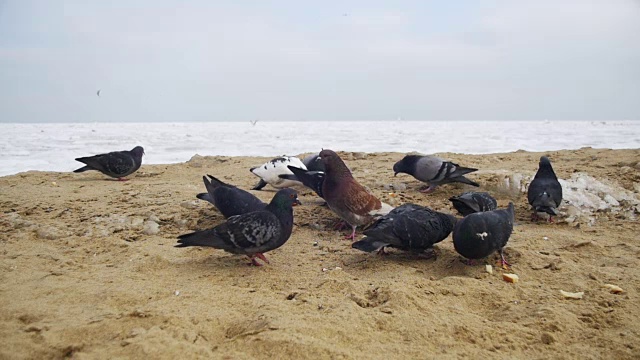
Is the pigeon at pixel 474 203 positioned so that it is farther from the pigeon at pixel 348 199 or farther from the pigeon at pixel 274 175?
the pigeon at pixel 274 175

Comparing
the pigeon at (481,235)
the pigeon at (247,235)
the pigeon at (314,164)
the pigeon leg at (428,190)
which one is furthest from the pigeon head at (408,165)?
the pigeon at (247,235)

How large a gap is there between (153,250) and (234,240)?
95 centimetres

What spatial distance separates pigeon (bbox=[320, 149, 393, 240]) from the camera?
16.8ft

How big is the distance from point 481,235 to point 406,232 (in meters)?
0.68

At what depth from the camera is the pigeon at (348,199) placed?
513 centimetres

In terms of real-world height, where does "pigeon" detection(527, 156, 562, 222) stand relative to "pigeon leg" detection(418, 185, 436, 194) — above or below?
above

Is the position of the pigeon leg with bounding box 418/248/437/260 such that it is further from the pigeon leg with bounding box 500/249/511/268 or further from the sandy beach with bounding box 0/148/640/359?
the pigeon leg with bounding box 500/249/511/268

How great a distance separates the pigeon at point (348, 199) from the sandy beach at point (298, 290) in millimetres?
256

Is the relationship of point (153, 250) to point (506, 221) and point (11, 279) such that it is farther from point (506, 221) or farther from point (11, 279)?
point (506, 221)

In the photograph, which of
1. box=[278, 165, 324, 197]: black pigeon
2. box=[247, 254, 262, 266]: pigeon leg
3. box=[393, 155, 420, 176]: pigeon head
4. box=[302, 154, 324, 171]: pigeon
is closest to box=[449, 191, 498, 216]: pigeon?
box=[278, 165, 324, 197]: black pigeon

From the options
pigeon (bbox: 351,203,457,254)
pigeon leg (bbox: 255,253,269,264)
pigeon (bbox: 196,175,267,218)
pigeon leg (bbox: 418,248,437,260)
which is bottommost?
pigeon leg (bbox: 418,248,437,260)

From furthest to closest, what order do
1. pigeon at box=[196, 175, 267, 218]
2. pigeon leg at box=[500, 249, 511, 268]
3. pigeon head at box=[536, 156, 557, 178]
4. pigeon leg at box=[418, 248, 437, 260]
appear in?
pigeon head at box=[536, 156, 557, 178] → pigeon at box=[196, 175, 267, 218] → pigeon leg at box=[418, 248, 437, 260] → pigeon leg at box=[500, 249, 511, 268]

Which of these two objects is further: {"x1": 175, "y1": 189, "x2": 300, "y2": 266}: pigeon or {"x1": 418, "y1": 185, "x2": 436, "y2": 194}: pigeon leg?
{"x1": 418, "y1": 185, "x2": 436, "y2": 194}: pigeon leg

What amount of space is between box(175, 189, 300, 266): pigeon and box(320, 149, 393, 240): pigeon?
■ ■ ■
**Problem to work on**
Update the records from their start through the line containing "95 centimetres", both ends included, by replacing "gap" with "distance" and leaving everything else unchanged. Leave the pictures out of your answer.

**Task solution**
Is the pigeon at pixel 474 203 positioned so that it is farther from the pigeon at pixel 348 199 or farther from the pigeon at pixel 274 175?
the pigeon at pixel 274 175

Comparing
the pigeon at (481,235)
the pigeon at (247,235)
the pigeon at (314,164)
the pigeon leg at (428,190)
which one is furthest from the pigeon head at (408,165)?
the pigeon at (247,235)

How large a distance is there between (153,250) and (234,240)?
95 centimetres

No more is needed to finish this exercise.